Pero Ramón no se dejó amedrentar. Sabía cuál iba a ser su respuesta desde el momento en que Alfredo Medrano le hizo aquella inaceptable propuesta.
—¡Por supuesto que no!
—¿No? —inquirió Estrella con ironía—. En ese caso, ¿qué está haciendo aquí?
Era una pregunta que Ramón ya se había hecho a sí mismo. ¿Qué demonios estaba haciendo ahí, soportando la petulancia de esa morena belleza?
Una bella mujer de ojos negros cuya presencia física era imposible de ignorar.
¿Cómo podía esa mujer hacer una cosa así? ¿Cómo podía ser tan agresiva, tan cínica, tan hostil, tan irritante y... hermosa hasta el punto de no dejarle pensar con claridad?
—Sabe perfectamente qué estoy haciendo aquí. He venido para...
—En principio, ha venido para negociar la compra de la empresa, eso ya lo sé. Pero también ha admitido que mi padre no iba a vendérsela.
—A menos que acepte sus condiciones.
—A menos que acepte sus condiciones —repitió Estrella burlonamente—. Y, a pesar de ello, se ha quedado. Me preguntó por qué.
—Sabe por qué me he quedado —respondió Ramón con voz ronca, luchando contra un deseo carnal que casi le causaba dolor físico.
La garganta se le había secado y la voz le había salido ronca y dura.
—Me he quedado para hablar con usted —añadió él.
—Se ha quedado, tal y como mi padre le ha ordenado, para proponerme matrimonio.
—Piense lo que quiera.
—Usted mismo me ha dicho que quería la cadena de televisión.

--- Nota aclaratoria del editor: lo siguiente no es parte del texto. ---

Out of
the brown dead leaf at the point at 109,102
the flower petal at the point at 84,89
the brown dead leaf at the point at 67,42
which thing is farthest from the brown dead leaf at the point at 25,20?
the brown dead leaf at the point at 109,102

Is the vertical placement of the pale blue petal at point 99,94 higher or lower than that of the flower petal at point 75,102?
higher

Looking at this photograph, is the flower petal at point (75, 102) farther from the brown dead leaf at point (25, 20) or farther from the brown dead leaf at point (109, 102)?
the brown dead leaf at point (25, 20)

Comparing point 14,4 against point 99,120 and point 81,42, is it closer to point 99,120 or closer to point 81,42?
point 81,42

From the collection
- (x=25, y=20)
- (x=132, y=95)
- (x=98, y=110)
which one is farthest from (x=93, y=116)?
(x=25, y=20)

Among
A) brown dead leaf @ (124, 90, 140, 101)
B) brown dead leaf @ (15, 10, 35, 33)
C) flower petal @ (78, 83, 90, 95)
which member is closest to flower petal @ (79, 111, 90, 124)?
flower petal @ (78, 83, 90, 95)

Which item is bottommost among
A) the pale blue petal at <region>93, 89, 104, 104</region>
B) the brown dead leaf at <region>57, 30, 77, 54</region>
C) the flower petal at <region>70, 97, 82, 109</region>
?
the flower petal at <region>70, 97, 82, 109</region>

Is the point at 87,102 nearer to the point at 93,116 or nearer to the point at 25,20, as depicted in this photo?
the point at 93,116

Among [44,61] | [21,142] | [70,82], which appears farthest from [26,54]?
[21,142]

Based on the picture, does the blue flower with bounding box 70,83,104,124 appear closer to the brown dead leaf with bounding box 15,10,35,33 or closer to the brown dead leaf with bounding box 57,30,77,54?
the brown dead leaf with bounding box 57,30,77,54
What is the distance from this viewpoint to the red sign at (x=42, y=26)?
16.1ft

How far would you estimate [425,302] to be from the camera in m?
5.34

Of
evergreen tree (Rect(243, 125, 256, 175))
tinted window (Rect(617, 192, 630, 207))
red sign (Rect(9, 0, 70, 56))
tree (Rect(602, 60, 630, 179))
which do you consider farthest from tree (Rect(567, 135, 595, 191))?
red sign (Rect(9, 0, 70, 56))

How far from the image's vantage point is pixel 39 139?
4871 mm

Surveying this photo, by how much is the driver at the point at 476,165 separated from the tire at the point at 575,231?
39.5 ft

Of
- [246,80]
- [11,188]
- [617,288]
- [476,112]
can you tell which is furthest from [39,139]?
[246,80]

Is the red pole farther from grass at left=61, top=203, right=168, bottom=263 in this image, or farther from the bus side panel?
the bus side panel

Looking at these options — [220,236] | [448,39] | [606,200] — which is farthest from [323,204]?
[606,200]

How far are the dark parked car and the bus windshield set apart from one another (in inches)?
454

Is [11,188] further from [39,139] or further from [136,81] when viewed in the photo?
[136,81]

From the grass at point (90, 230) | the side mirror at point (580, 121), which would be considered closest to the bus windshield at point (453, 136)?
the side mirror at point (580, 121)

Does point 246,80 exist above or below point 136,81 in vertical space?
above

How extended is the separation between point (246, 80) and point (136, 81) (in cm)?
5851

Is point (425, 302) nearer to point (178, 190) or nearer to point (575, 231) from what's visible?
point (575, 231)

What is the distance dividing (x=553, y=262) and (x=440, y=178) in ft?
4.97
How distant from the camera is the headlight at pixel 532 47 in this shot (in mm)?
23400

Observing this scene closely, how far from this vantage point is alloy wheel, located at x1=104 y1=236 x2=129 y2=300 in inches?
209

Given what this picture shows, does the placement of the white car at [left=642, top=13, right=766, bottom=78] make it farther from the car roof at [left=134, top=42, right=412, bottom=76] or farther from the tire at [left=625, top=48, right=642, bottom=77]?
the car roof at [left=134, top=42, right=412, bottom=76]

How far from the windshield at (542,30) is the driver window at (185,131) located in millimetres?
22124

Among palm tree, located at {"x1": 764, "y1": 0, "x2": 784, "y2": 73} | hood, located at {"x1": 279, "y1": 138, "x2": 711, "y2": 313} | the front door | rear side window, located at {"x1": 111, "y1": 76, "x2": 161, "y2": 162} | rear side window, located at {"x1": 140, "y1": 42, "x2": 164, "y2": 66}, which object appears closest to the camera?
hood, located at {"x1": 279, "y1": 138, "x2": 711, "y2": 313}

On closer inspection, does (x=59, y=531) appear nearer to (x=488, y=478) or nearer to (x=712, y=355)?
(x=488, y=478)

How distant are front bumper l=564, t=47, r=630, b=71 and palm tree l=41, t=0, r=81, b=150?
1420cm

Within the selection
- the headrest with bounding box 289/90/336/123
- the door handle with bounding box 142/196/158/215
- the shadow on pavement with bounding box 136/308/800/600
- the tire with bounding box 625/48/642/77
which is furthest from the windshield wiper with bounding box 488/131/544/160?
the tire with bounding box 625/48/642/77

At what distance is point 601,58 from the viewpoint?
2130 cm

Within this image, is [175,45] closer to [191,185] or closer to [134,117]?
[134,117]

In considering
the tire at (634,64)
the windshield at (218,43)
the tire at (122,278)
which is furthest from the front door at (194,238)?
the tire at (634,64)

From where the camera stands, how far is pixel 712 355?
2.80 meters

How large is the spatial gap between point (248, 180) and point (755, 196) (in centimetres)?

—Sí, claro que la quería, pero no con tanta desesperación. No tanto como para casarme con usted.
Había tocado una fibra sensible, notó Ramón con una sonrisa de satisfacción al verla parpadear.
—No tengo planes de casarme por el momento. ¿Por qué iba a querer atarme cuando hay cientos de mujeres bellas en otros lugares? Pero aunque quisiera casarme, tengo mi orgullo. Preferiría elegir con quien me caso, no porque acepte un soborno.
—En ese caso, no se preocupe, ni siquiera tendrá la oportunidad de aceptar el soborno.
Estrella se negó a permitir que las lágrimas afloraran a sus ojos. Ya había llorado por hombres que no merecían ni una lágrima suya. Después de soportar la manipulación sentimental de Carlos, los insultos de Ramón no eran nada en comparación.
Al menos, no deberían habérselo parecido. Sin embargo, las palabras de ese hombre le habían hecho mucho daño.
—¡Yo no me casaría con usted por nada del mundo! —le espetó ella—. Ni aunque me lo pidiera...
—Cosa que no haré.
—Pero si me lo pidiera, no lo haría —insistió Estrella apretando los dientes.
—En ese caso, disfrute imaginándolo —le contestó Ramón—. Porque, créame, eso es lo único que va a conseguir, imaginárselo. No tengo intención de condenarme a cadena perpetua, a pesar de que sea la mujer más atractiva que he visto en mucho tiempo.